▶ [What this task involves]:
All lines below starting at the one that holds "Silhouette hiker man" and ending at the one that holds "1. plass Nyhetsreportasje" should be printed exactly, ends included. Pictures should not be printed, nor anything else.

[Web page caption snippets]
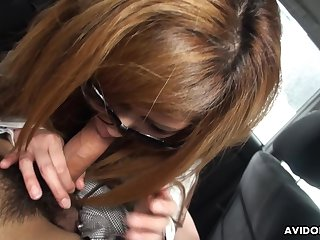 Young Japanese girl Emiko Shinoda enjoys remote control vibrator and gives a BJ in the car
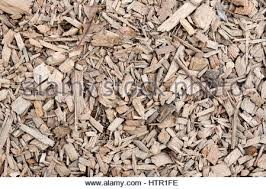abstract background of small wood pieces on carpenter table stock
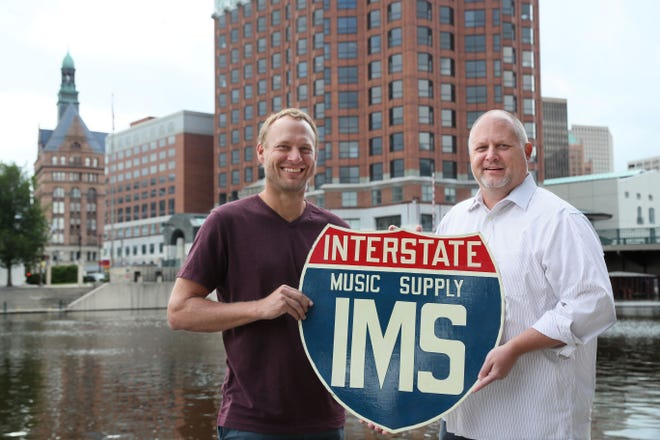 Mark Becker co-founder and COO of Geneva Supply, left, and Jeff Peterson co-founder and CEO, have purchased Cascio Interstate Music. The long-time New Berlin-based business will now operate as an e-commerce firm serving the Milwaukee area and beyond. Here, they're holding the original Interstate Music sign. Michael Sears/Milwaukee Journal Sentinel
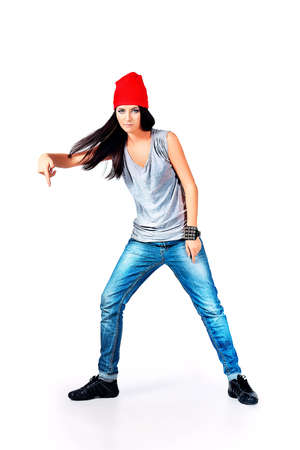 Modern teenage girl dancing hip-hop at studio. Isolated over white background. Stock Photo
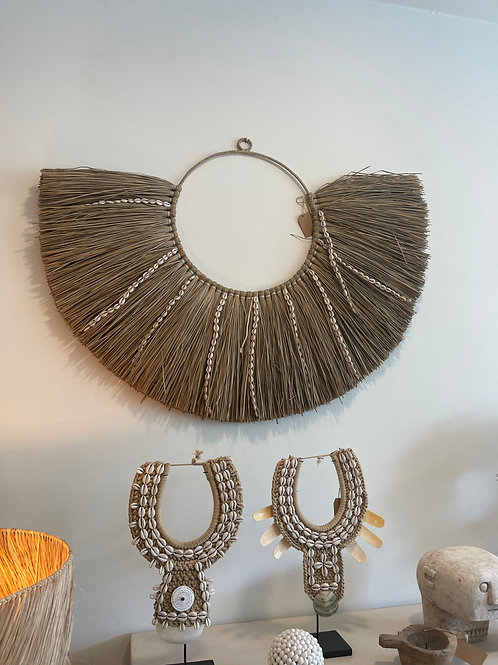 straw wall decoration with shells
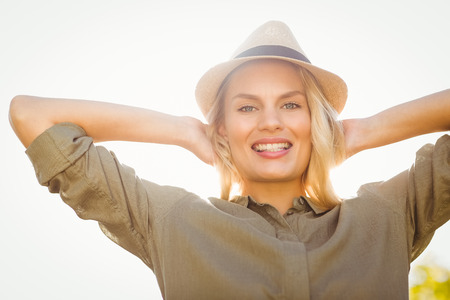 arms behind head: Portrait of a smiling blonde with arms behind the head Stock Photo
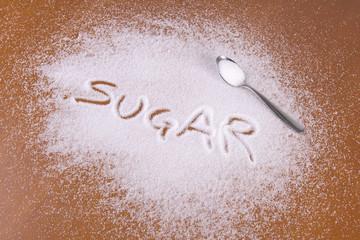 zucchero rovesciato sul tavolo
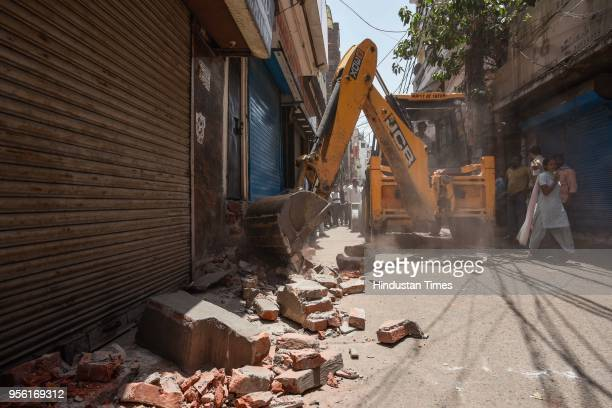 Encroachment removal drive carried out by South Delhi Municipal Corporation at a market in Kotla Mubarakpur Gurudwara Road on May 8 2018 in New Delhi...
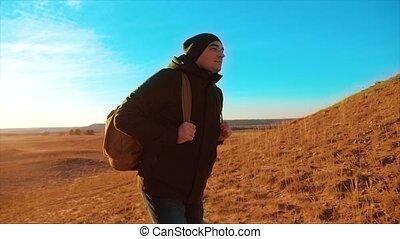 Silhouette hiker man of backpacker. steadicam motion...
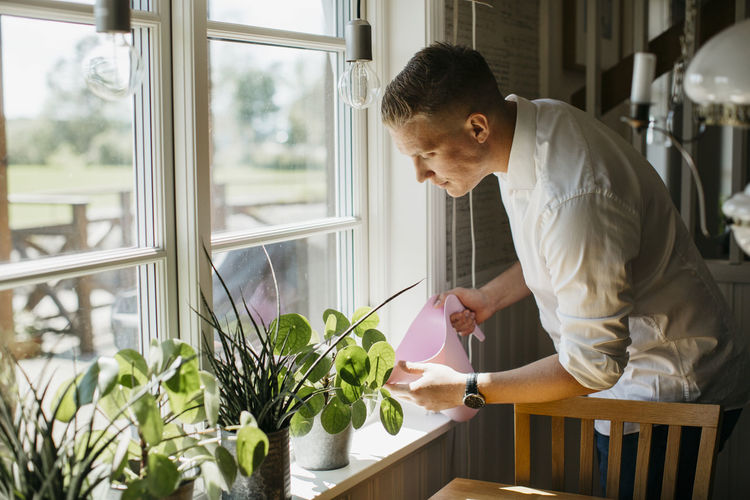 Side view of young man looking at potted plant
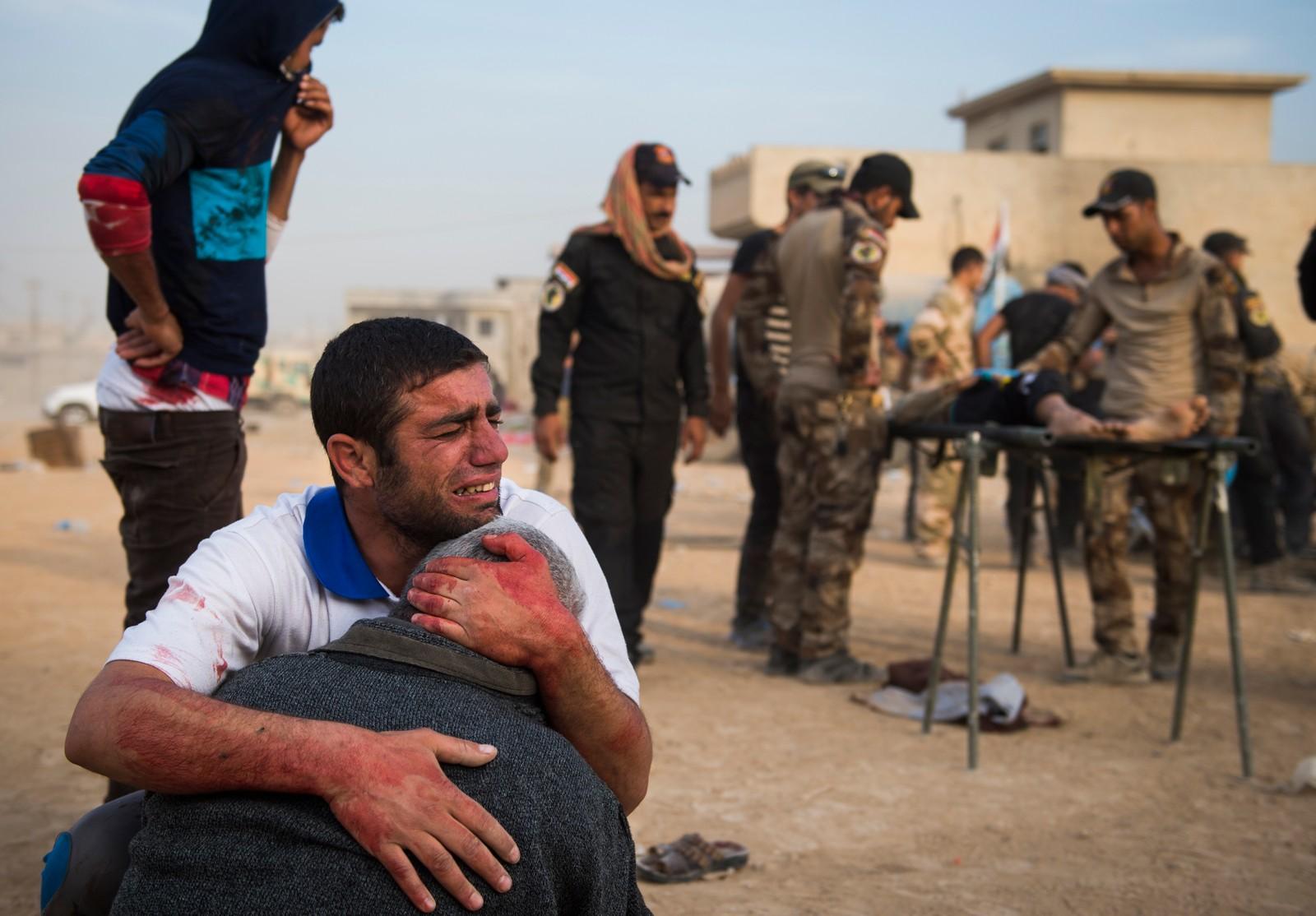 1. plass Nyhetsreportasje utland: Odd Reidar Andersen, AFP.  Irakiske regjeringsstyrker kjemper mot IS-militsen for kontroll over den nord-irakiske byen. Elitestyrkene kommer under ild når de rykker frem i nabolaget Karkukli. Far og bestefar til 15 år gamle Shafiq sørger, etter at Shafiq og vennen Mohammed mistet livet.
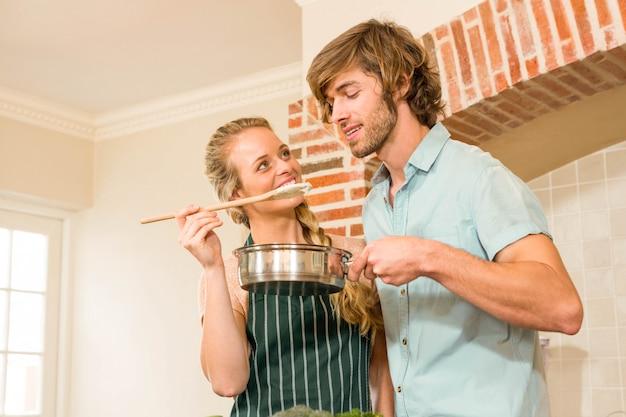 Jolie blonde faisant goûter à son copain la préparation en cuisine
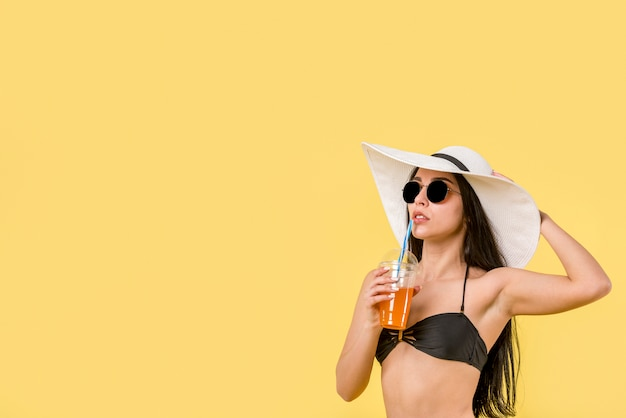 Young female in bikini with cocktail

▶ [Written reply]:
 Silhouette hiker man of backpacker. steadicam motion...
 Side view of young man looking at potted plant
 1. plass Nyhetsreportasje utland: Odd Reidar Andersen, AFP.  Irakiske regjeringsstyrker kjemper mot IS-militsen for kontroll over den nord-irakiske byen. Elitestyrkene kommer under ild når de rykker frem i nabolaget Karkukli. Far og bestefar til 15 år gamle Shafiq sørger, etter at Shafiq og vennen Mohammed mistet livet.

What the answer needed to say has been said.